DO THIS =
How many lines in the listing below contain the string "viewpoint", with case counting? Reply with the number alone.

* BEGIN INFORMATION SHOWN *

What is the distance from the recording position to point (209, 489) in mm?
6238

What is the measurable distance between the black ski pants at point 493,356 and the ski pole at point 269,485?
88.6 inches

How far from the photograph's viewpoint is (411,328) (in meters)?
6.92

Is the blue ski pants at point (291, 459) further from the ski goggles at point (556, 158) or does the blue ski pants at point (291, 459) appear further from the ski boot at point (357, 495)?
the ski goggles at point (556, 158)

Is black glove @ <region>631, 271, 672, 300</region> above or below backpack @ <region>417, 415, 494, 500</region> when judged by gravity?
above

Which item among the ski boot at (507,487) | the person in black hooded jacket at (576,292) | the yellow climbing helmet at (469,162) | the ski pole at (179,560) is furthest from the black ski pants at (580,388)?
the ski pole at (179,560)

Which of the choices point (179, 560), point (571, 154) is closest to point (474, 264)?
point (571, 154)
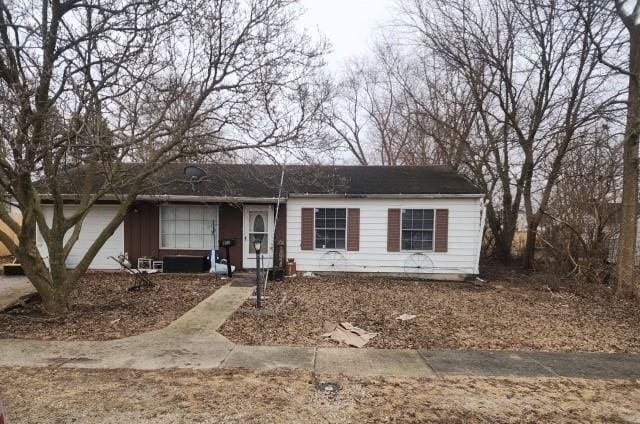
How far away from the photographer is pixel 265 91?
26.9 feet

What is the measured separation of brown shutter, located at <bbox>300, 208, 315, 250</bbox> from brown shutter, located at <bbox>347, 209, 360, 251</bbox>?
1.12 m

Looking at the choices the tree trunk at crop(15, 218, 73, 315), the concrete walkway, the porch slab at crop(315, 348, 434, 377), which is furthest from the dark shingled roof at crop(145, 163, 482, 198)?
the porch slab at crop(315, 348, 434, 377)

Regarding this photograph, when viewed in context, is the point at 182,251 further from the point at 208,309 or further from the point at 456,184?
the point at 456,184

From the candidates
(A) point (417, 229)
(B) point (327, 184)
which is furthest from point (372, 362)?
(A) point (417, 229)

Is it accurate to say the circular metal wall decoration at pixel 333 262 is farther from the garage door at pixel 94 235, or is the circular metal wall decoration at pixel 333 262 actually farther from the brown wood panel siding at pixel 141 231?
the garage door at pixel 94 235

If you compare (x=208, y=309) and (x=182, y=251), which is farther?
(x=182, y=251)

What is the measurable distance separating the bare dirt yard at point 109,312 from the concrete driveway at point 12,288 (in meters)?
1.13

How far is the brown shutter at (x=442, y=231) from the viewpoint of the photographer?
1277cm

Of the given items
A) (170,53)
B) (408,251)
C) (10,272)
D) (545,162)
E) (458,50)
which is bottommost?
(10,272)

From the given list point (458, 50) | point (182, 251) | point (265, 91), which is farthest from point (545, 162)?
point (182, 251)

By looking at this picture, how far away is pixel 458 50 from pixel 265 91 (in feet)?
33.6

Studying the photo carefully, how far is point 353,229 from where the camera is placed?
12953mm

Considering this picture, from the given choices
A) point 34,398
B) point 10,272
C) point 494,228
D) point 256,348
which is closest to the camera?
point 34,398

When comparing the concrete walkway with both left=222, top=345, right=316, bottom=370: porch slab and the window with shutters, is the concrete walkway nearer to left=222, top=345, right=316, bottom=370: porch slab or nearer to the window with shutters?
left=222, top=345, right=316, bottom=370: porch slab
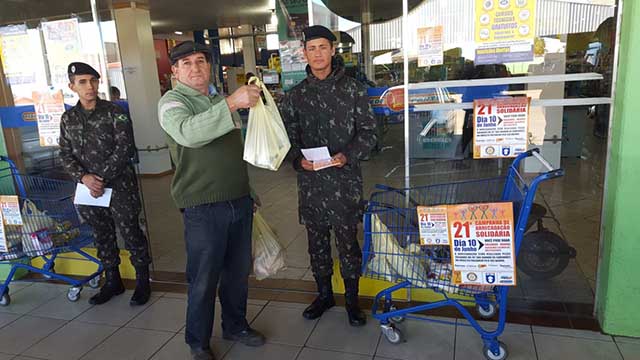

* END INFORMATION SHOWN *

TASK RESPONSE =
2